Elisha is the disciple-prophet of Elijah, who had been taken off into “heaven” by a chariot in a whirlwind. It falls on Elijah, who had asked to succeed Elijah as the leader of the group of prophets around Mount Carmel, to continue to point out God’s will for them and the blessings bestowed on the just. In today’s first reading, Elijah is invited to dine with a Shunemmite woman; her regard for the prophet is such that he had a place at her table “whenever he passed by”.
In the gospel, Jesus will speak of those who show generosity and hospitality to a prophet. Good deeds are rewarded. In the case of the prophet Elisha, he wants to reward her for her hospitality and sees the promise of life for her and her husband.
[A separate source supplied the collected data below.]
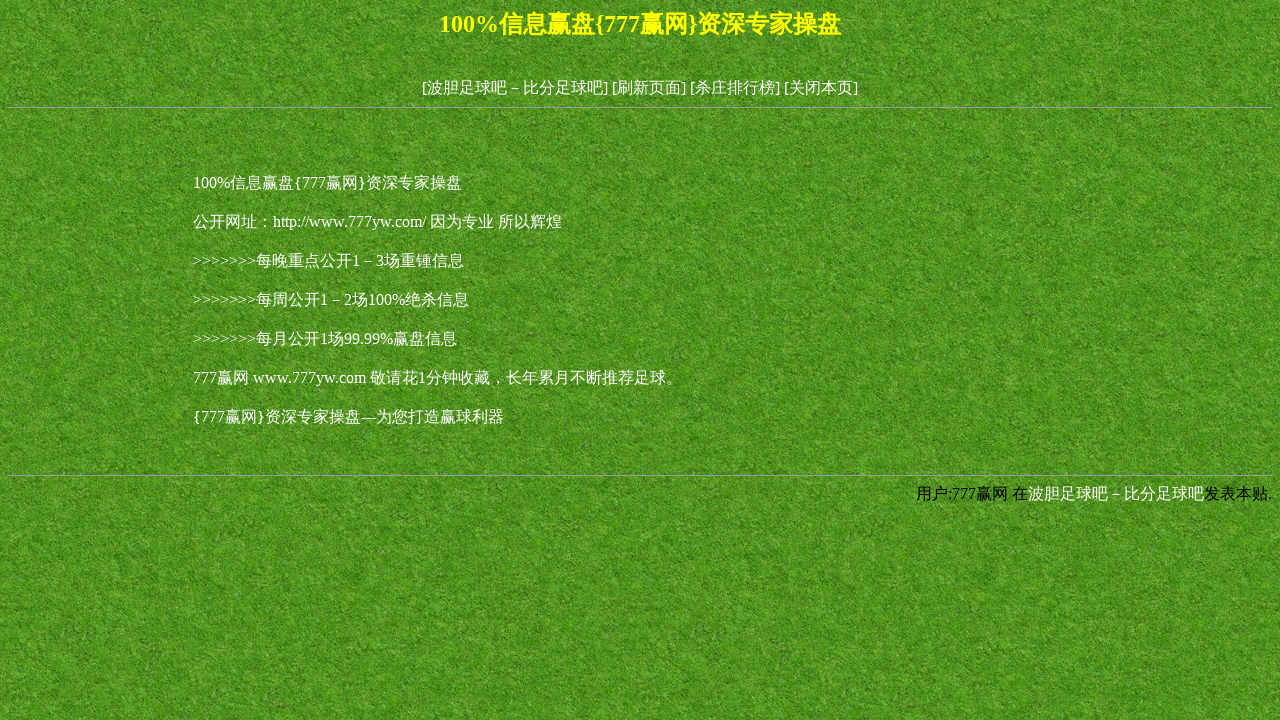

--- FILE ---
content_type: text/html
request_url: http://9898bb.com/html/0/2510.html
body_size: 1531
content:
<!DOCTYPE HTML PUBLIC "-//W3C//DTD HTML 4.01 Transitional//EN">
<html>
<head>
<meta http-equiv="Content-Type" content="text/html; charset=gb2312">
<title>100%信息赢盘{777赢网}资深专家操盘-777赢网</title>
<style type="text/css">
<!--
body {
	background-image: url(../../images/bg_01.gif);
	background-color: #006600;
}
.style1 {
	color: #FF0000;
	font-weight: bold;
}
a:link {
	text-decoration: none;
}
a:visited {
	text-decoration: none;
}
a:hover {
	text-decoration: none;
}
a:active {
	text-decoration: none;
}
.STYLE2 {color: #FFFF00; font-weight: bold; }
-->
</style></head>
<strong>
<!--作者：777赢网
邮箱：-->
</strong><div align="center" ><h2 class="STYLE2">100%信息赢盘{777赢网}资深专家操盘</h2>
<br>
</div>
</strong>
<div align='center'><a href=../../><font color=#ffffff>[波胆足球吧－比分足球吧]</font></a>&nbsp;<a href=javascript:location.reload()><font color=#ffffff>[刷新页面]</font></a>&nbsp;<a href=http://www.07770555.com/><font color=#ffffff>[杀庄排行榜]</font></a>&nbsp;<a href=javascript:window.close()><font color=#ffffff>[关闭本页]</font></a></td></tr></div>
<hr size=1>
<br><br><br><div align='center' class='s4'> <table width='900' border='0'><tr><td><font color=#ffffff>100%信息赢盘{777赢网}资深专家操盘<br /><br />公开网址：http://www.777yw.com/  因为专业 所以辉煌<br /><br />>>>>>>>每晚重点公开1－3场重锺信息<br /><br />>>>>>>>每周公开1－2场100%绝杀信息<br /><br />>>>>>>>每月公开1场99.99%赢盘信息<br /><br />777赢网 www.777yw.com 敬请花1分钟收藏，长年累月不断推荐足球。<br /><br />{777赢网}资深专家操盘---为您打造赢球利器<br /><br /></font></td></tr></table></div><br>
<hr size=1>
<div align='right'><font color=#000000>用户:777赢网</font>&nbsp;在<a href=../../><font color=#ffffff>波胆足球吧－比分足球吧</font></a>发表本贴.</td></tr></div>
<br><div id=wmbbscontentads></div>

<style type="text/css">
<!--
.STYLE1 {color: #FFFFFF}
body {
	background-color: #006600;
}
-->
</style>
<div align="right"><br>
<span class="STYLE1"></span>
  <script language="JavaScript" src="../../images/contentads.js"></script>
</div>
</body>
<script language"javascript">
var currentpos,timer; 
function initialize() 
{ 
timer=setInterval("scrollwindow()",10);
} 
function sc(){
clearInterval(timer); 
}
function scrollwindow() 
{ 
currentpos=document.body.scrollTop; 
window.scroll(0,++currentpos); 
if (currentpos != document.body.scrollTop) 
sc();
} 
document.onmousedown=sc
document.ondblclick=initialize
</script>
</html>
He prophesies the coming birth of their son, and so it comes to pass.
The reward of the prophet, however, is not just the exchange of one benefit for another. In the case of the son born to the Shunemmite woman (as the biblical text will later unfold), he is taken ill (apparently by some sort of stroke or seizure), and he dies. Elijah is called, and after some homespun therapies, the boy comes back to life.
When my seminary class was studying philosophy so many years ago (1963-66), we learned a phrase that is born out here in this passage of the Second Book of Kings, “bonum diffusivum sui”(which is quoting from St. Thomas Aquinas: “dicendum quod bonum dicitur diffusivum sui esse…”). The phrase means that it is in the nature of goodness to spread itself about. Goodness is self-propagating.
What began with a dinner invitation for Elisha becomes a regular place at the table; the blessing of a son bestowed on the Shunemmite woman and her husband is an expression of the prophet’s appreciation. After the son dies, the prophet comes back and restores the gift of life to the son.
The lesson the scripture is giving us might be summarized as “God will not be outdone in generosity.” However the agent of God’s blessing is not always a religious “professional.” It could be the someone who shares God’s love with a neighbor; it could be someone who generously acknowledges a favor; or it could be someone who, without thinking of reward, simply shares a loving concern for another person.
In these challenging social and economic times, let us plant the seed of love around us; let us reward the goodness we experience with sincere acts of goodness of our own; let us experience love spreading out before us. Bonum diffusivum sui!
Fr. Arthur Carrillo, C.P. is the director of the Missions for Holy Cross Province. He lives in Chicago, Illinois.